> [Exercise directions]: Report every line of the records below that contains the string "bbox", copying each such line in full.
* BEGIN Dataset entries *
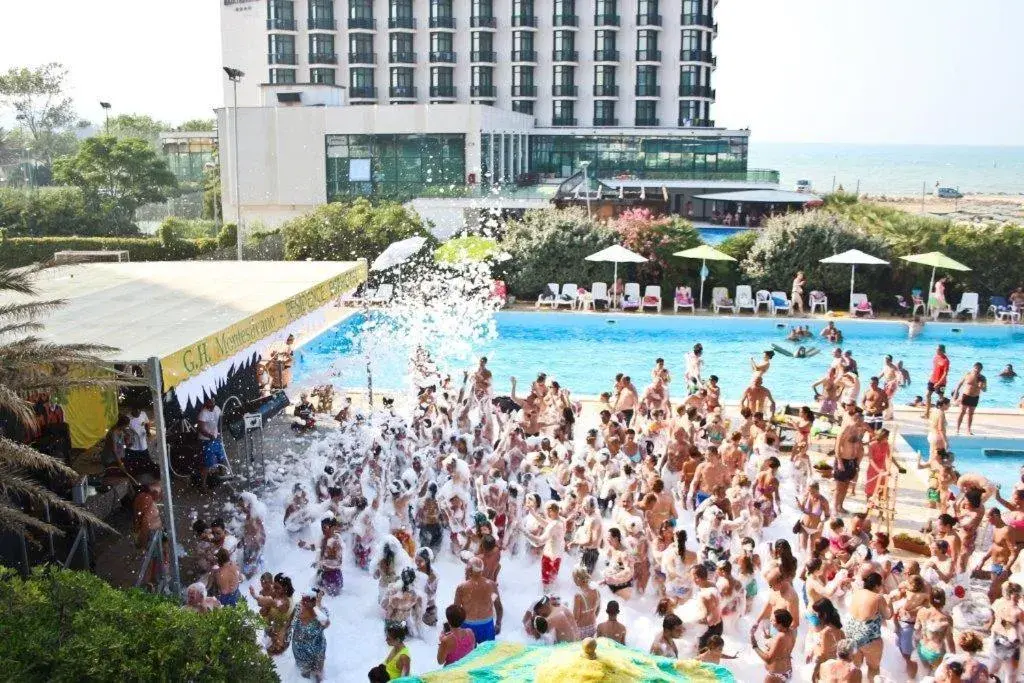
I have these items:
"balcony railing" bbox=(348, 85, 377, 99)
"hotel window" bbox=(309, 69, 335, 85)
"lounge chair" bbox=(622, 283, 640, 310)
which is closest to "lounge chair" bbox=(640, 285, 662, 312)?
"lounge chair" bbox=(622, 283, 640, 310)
* END Dataset entries *
* BEGIN Dataset entries *
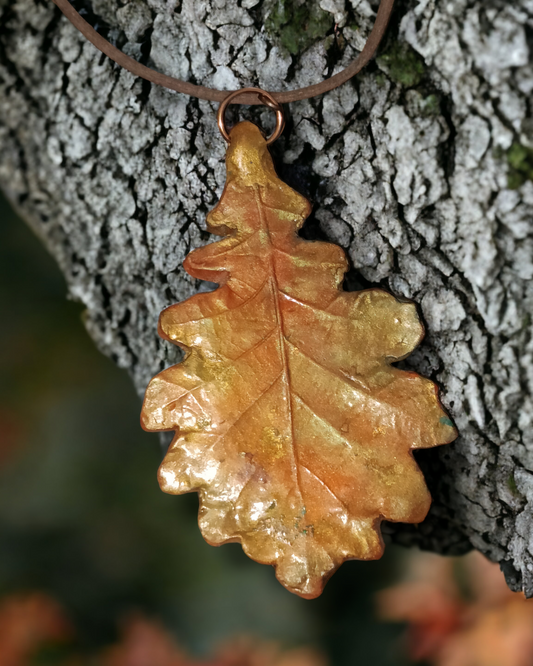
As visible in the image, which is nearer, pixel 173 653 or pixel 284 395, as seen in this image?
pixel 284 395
* END Dataset entries *
> [Result of this task]:
"balcony railing" bbox=(348, 85, 377, 99)
"hotel window" bbox=(309, 69, 335, 85)
"lounge chair" bbox=(622, 283, 640, 310)
which is closest to "lounge chair" bbox=(640, 285, 662, 312)?
"lounge chair" bbox=(622, 283, 640, 310)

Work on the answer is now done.